Cleaning up Malaysia's election materials? Residents help themselves to souvenirs

Pakatan Harapan volunteers removing campaign material from the streets of Petaling Jaya.
Pakatan Harapan volunteers removing campaign material from the streets of Petaling Jaya.PHOTO: THE STAR/ASIA NEWS NETWORK

PETALING JAYA (THE STAR/ASIA NEWS NETWORK)) - Cleaning up Pakatan Harapan (PH) flags in Petaling Jaya after the general election will likely be an easier task than in previous polls.

Party supporters as well as passers-by were seen helping themselves to these election "souvenirs", as the May 9 election was judged a historic event with the fall of the Barisan Nasional coalition.


"We were surprised to find most of our flags missing when we went round to collect them," said Billy Wong who headed the PH Damansara campaign team.

"We actually do not mind that supporters are helping themselves to it," he added.
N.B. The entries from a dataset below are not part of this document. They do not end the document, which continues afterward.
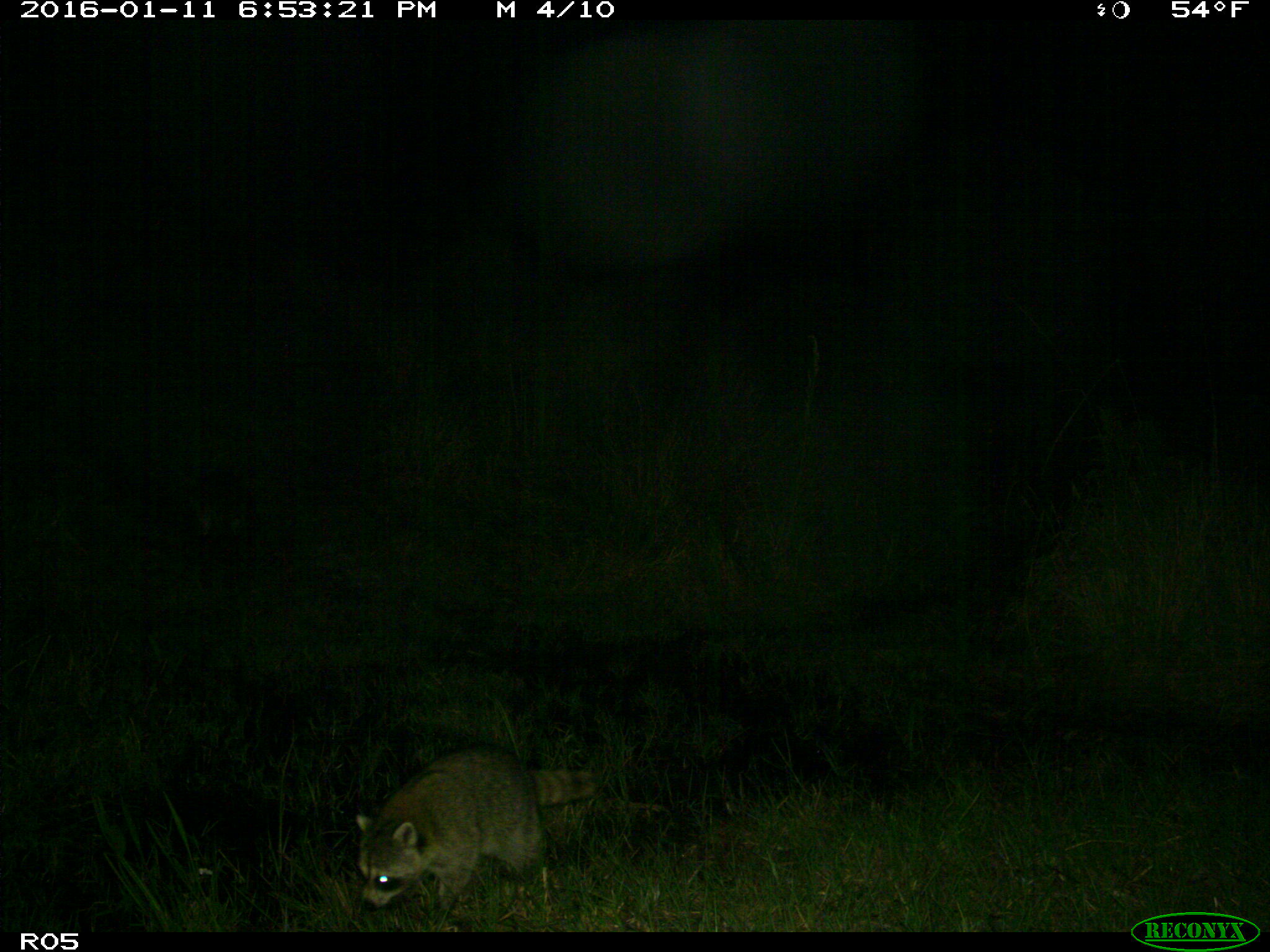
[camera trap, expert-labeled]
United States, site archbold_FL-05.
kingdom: Animalia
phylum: Chordata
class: Mammalia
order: Carnivora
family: Procyonidae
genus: Procyon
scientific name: Procyon lotor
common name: common raccoon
Mr Wong and his team had put up about 5,000 banners and buntings, 35 billboards and 5,000 party flags, covering the residential areas of Kampung Tunku, Bandar Utama and Bukit Gasing at the edge of Kuala Lumpur.

Since the end of the election on May 10, their volunteers have been going around dismantling as much campaign material on the street as possible, starting at 8am and soldiering on till midnight.
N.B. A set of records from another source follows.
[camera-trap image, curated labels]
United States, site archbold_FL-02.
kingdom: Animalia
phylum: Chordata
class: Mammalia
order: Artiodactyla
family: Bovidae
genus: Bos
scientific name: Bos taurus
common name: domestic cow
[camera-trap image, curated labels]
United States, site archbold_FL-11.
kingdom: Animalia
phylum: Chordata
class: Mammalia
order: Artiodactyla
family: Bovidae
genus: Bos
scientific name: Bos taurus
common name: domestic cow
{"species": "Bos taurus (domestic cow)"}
"We are slowly but surely clearing all material diligently. To date, we are already more than half-done". Over in Subang Jaya, clearing works have also started and is now 85 per cent underway, he said.


Meanwhile, in the Selayang constituency in Selangor, posters and campaign materials of competing political parties used in the 14th general election are still flying high.
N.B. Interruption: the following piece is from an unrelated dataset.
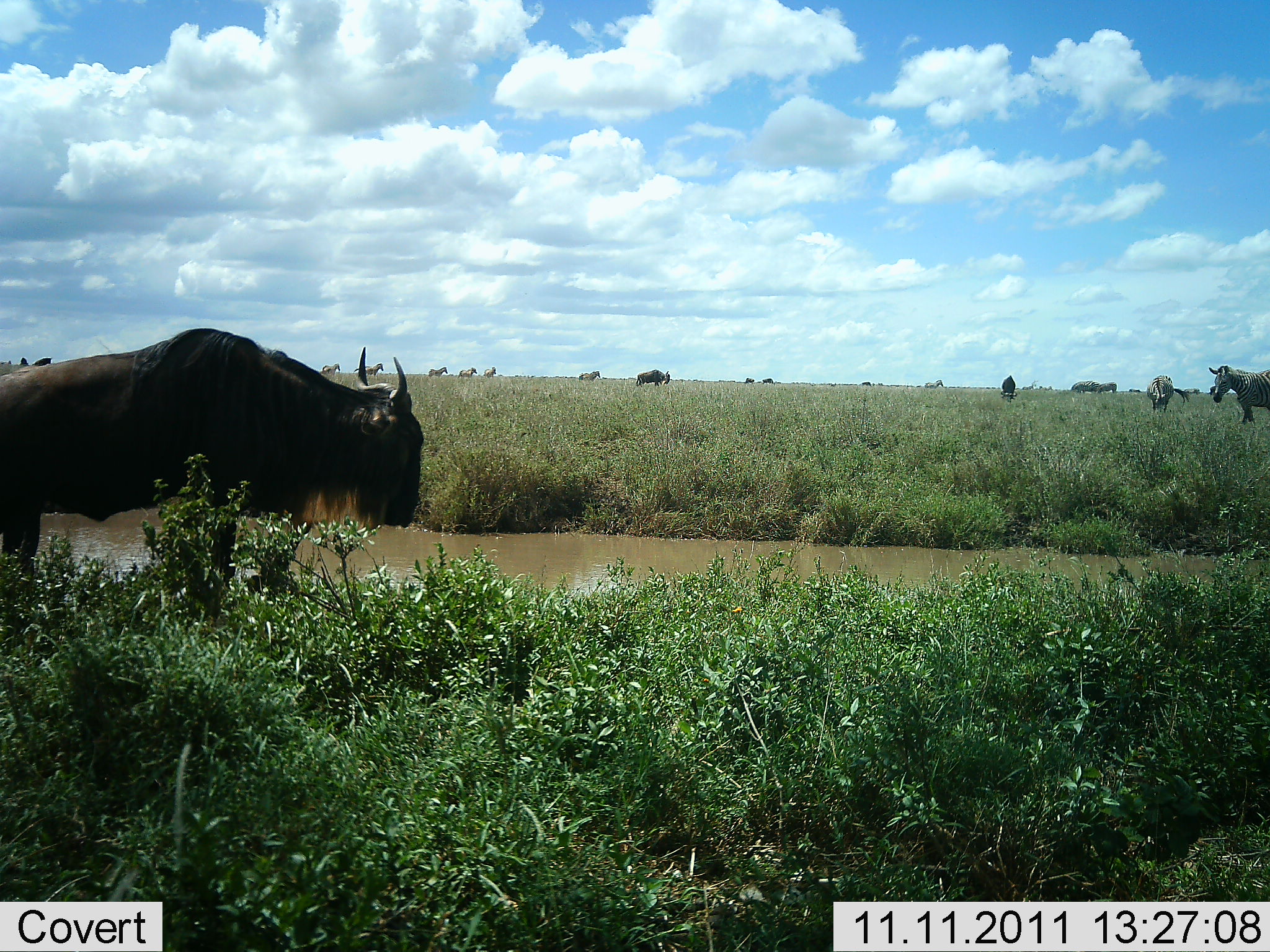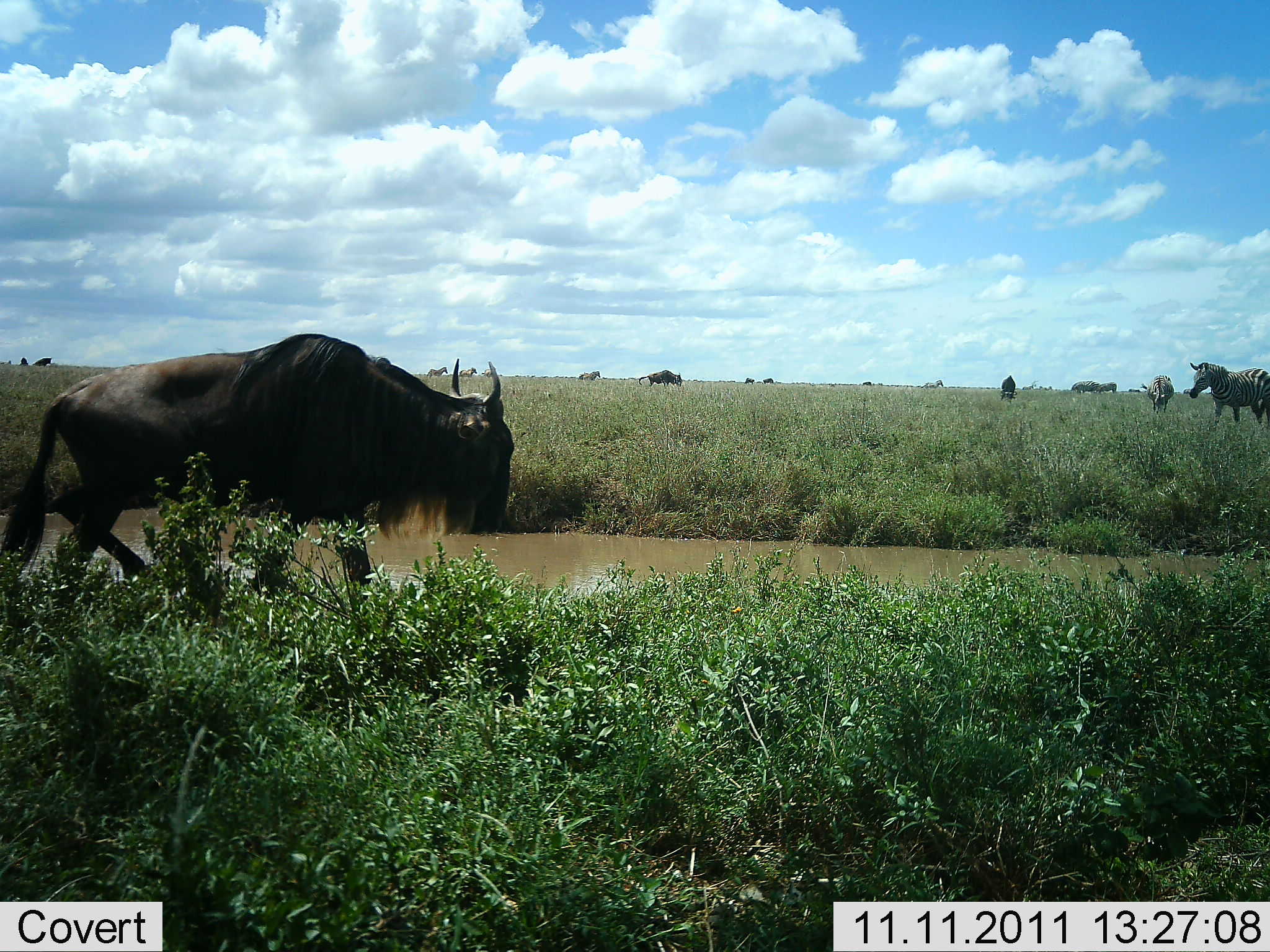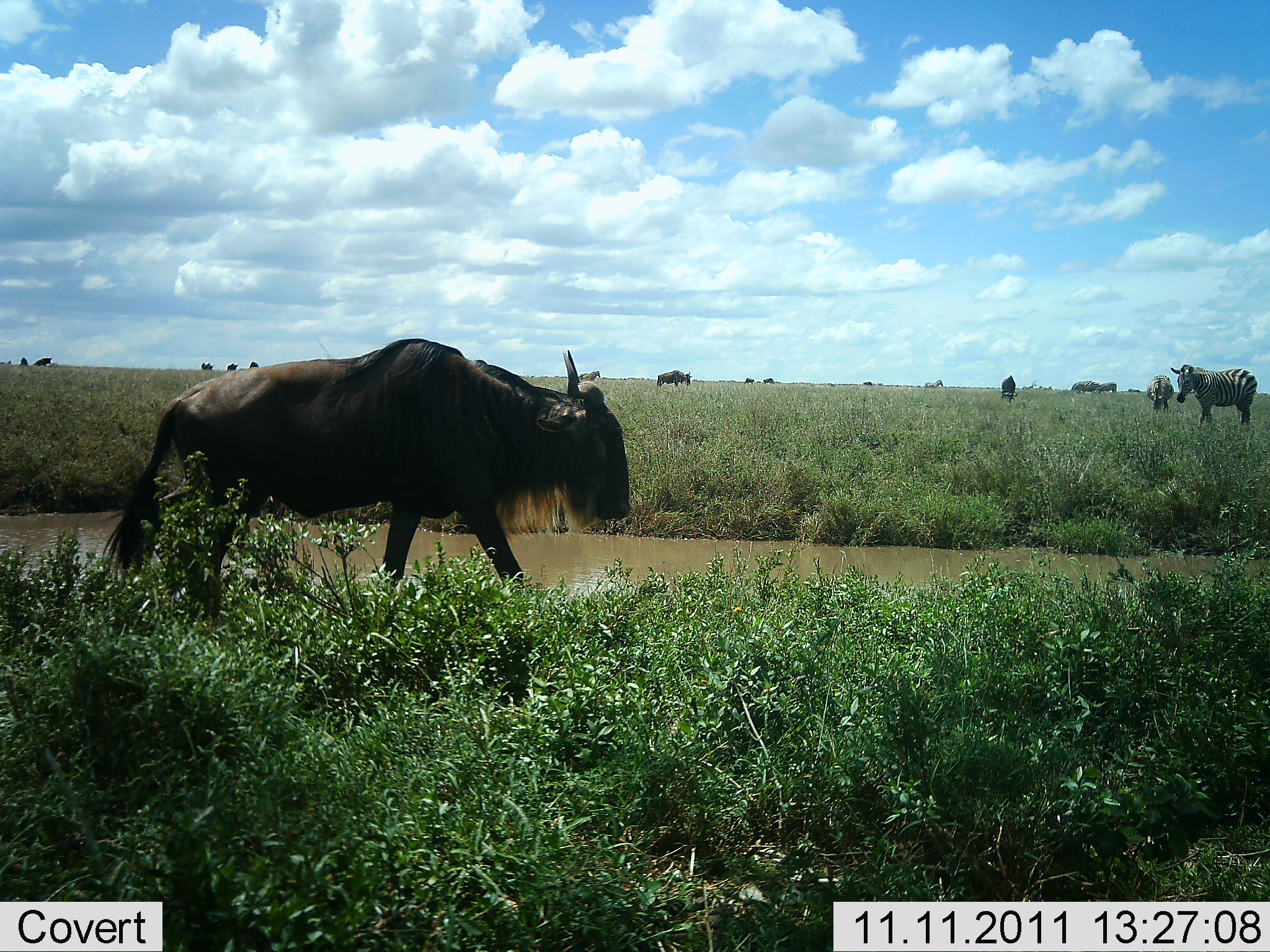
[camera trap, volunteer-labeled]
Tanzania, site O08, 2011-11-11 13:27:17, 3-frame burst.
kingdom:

A visit to the Rawang town centre saw many flags and banners with photos of candidates from Barisan Nasional, PH, Parti Islam SeMalaysia and Parti Rakyat Malaysia still left untouched.

Road users do not seem to mind. In fact, some were stopping their vehicles to take photographs of the colourful buntings and posters.

In several housing and business areas, though, residents and business owners have thrown these election materials in heaps at road junctions together with bags of rubbish.